中小企業基盤整備機構の統計では、2017年度に全国の事業引き継ぎセンターに相談があった件数は8,526件。この内6割以上が買いたいという企業ですが、M&Aの成約に至った件数は687件しかありません。M&Aで売りたい企業があり、買いたい企業の方が多いのにも拘らず、成約ができないのが現実です。

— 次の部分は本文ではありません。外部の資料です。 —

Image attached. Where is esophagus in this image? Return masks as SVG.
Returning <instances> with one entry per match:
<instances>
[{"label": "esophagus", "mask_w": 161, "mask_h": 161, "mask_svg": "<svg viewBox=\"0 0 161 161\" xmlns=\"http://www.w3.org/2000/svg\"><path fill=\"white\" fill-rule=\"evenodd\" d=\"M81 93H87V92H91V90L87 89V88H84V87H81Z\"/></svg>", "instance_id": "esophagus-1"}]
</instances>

中小企業が後継者に事業承継できない基本的な原因は“儲からない事業”や“財務内容の悪さ”にあります。経営者は銀行借入に個人保証を差し入れ、事業に失敗すれば全てを失います。このような厳しい事業環境で、将来性がない会社を子供が引き継ぎたくないと思っても不思議ではありません。そして、引き継がせたくないという親心も理解できます。

経験が少ない後継者に事業を引き継ぐためには、財務状況の改善や指揮命令系統等組織力の強化が必要です。親族であれ社外の第三者であれ、事業が整理され、経営の可視化が行われていなければ、企業を引き継いで経営するまでに大変な労力と時間がかかってしまいます。

事業を再生し、後継者にスムーズに引継ぎ、更に後継者がその事業を拡大できるよう、経営や組織の見える化や財務的な問題の解決を経営者に代わって行います。